OBJECTIVE
Please return every line of the listing below that contains the word "which".

DATASET
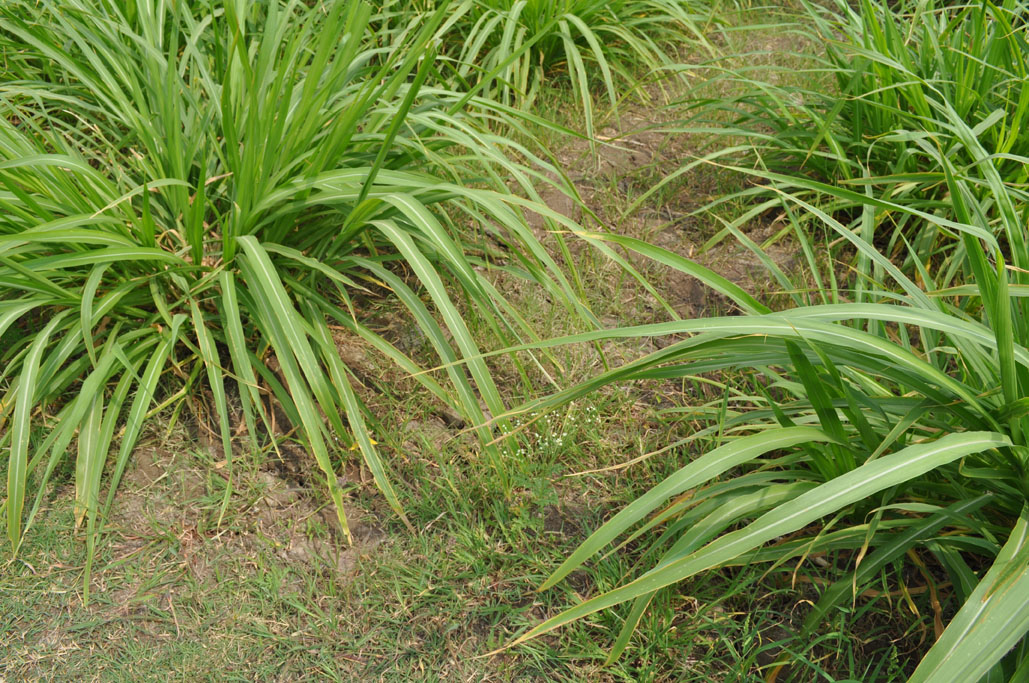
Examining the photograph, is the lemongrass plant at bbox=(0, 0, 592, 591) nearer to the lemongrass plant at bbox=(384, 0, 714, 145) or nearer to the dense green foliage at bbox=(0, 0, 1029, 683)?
the dense green foliage at bbox=(0, 0, 1029, 683)

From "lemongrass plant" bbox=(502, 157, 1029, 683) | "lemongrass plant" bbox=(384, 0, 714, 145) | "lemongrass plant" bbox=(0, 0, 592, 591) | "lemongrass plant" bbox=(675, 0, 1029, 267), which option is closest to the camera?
"lemongrass plant" bbox=(502, 157, 1029, 683)

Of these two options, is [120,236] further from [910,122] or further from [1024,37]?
[1024,37]

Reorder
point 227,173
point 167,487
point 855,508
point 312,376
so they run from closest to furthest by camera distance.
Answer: point 855,508 < point 312,376 < point 167,487 < point 227,173

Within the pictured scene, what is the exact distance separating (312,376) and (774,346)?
933 millimetres

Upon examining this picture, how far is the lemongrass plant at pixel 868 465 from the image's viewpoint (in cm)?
122

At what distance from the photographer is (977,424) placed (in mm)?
1460

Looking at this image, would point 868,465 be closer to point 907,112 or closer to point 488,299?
point 488,299

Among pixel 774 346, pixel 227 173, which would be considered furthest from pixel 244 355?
pixel 774 346

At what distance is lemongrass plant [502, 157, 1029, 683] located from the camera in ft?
4.02

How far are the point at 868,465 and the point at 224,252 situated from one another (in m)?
1.44

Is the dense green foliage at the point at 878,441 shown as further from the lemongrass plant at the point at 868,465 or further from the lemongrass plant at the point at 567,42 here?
the lemongrass plant at the point at 567,42

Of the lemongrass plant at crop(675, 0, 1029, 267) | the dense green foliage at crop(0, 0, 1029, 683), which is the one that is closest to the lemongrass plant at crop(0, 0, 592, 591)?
the dense green foliage at crop(0, 0, 1029, 683)

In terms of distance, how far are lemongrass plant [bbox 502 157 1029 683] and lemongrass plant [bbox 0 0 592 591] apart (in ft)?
1.54

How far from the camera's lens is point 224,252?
1.94m
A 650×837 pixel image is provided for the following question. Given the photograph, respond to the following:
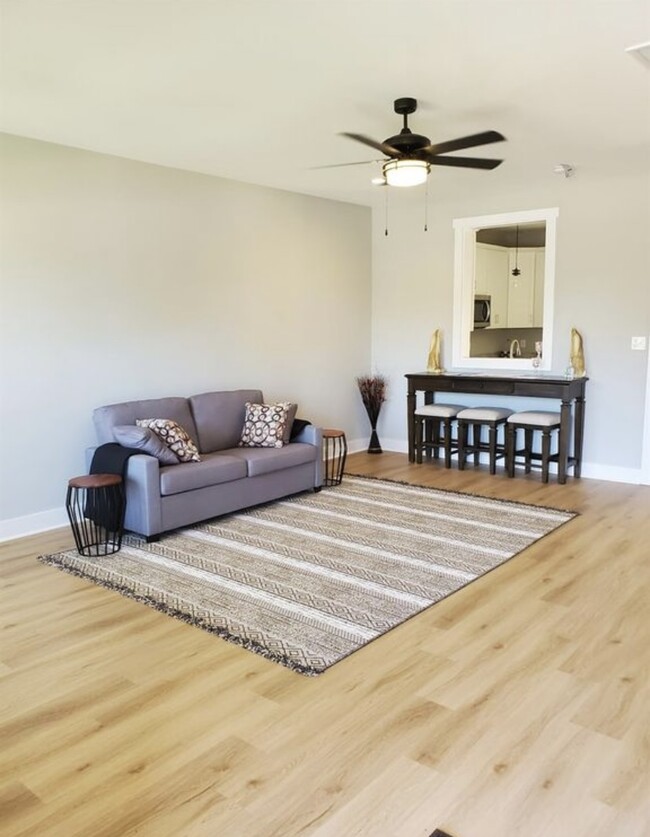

ANSWER TO THE EXERCISE
From "lemongrass plant" bbox=(502, 157, 1029, 683) | "lemongrass plant" bbox=(384, 0, 714, 145) | "lemongrass plant" bbox=(0, 0, 592, 591) | "lemongrass plant" bbox=(675, 0, 1029, 267), which option is closest to the camera?
Among pixel 774 346, pixel 227 173, which would be considered furthest from pixel 244 355?
Of the lemongrass plant at crop(675, 0, 1029, 267) | the dense green foliage at crop(0, 0, 1029, 683), which is the one that is closest to the lemongrass plant at crop(0, 0, 592, 591)?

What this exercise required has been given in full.